= Jesuit Missions amongst the Huron =

Between 1634 and 1655, the Jesuits established a home and a settlement in New France along the Saint Lawrence River. They soon moved deeper into the colony’s territory in order to live with and convert the local Wendat (Huron) population. During this time, however, their missionary efforts were fraught with disappointment and frustration. In other colonies, such as in Latin America, the Jesuit missions had found a more eager and receptive audience to Christianity, the result of a chaotic atmosphere of violence and conquest. But in New France, where French authority and coercive powers did not extend far and where French settlement was sparse, the Jesuits found conversion far more difficult. Nevertheless, the French missionary settlements were integral to maintaining political, economic, and military ties with the Wendat and other native peoples in the region. The contact between the two had important consequences in lifestyle, social and cultural attitudes, as well as in spiritual practice. The French Jesuits and Wendat found they had to negotiate their religious, social, and cultural differences in order to accommodate one another.

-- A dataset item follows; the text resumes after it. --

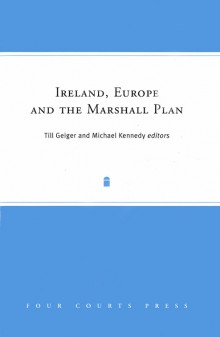 Ireland, Europe and the Marshall Plan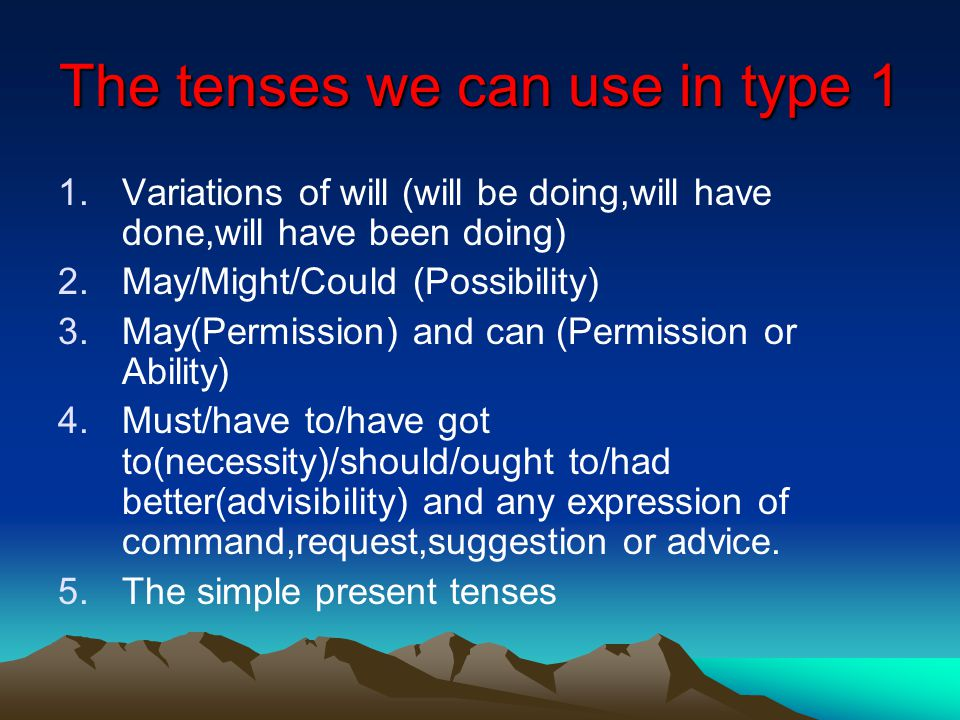 The tenses we can use in type 1 1.Variations of will (will be doing,will have done,will have been doing) 2.May/Might/Could (Possibility) 3.May(Permission) and can (Permission or Ability) 4.Must/have to/have got to(necessity)/should/ought to/had better(advisibility) and any expression of command,request,suggestion or advice.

The Wendat lived modest lives, but nevertheless, before their encounter "with the French, the Huron knew of no culture that they had reason to believe was materially more successful than their own." The Wendat traded with the French and other tribes for food, European tools, and other supplies, which proved to be crucial to their survival. But the Wendat mainly practiced a form of sedentary agriculture, which appealed to the French, who believed that cultivating the land and making it productive was a sign of civilization. The Wendat women worked primarily with crops, such as maize, which they planted, tended and harvested. Entire villages would relocate once the fertile soil in a certain area was depleted after several seasons of use. Women also gathered plants and berries, cooked, and made clothing and baskets. Women did not participate in the autumn hunts, however. Men cleared the fields, hunted deer, fished, and erected their multi-family longhouses. Men were also responsible for the defense of the village and would fight during wartime. For instance, the Haudenosaunee and the Wendat fought many times amongst themselves. Revenge was the major reason Wendat went to war, but the decision to resort to violence was made only after lengthy discussion.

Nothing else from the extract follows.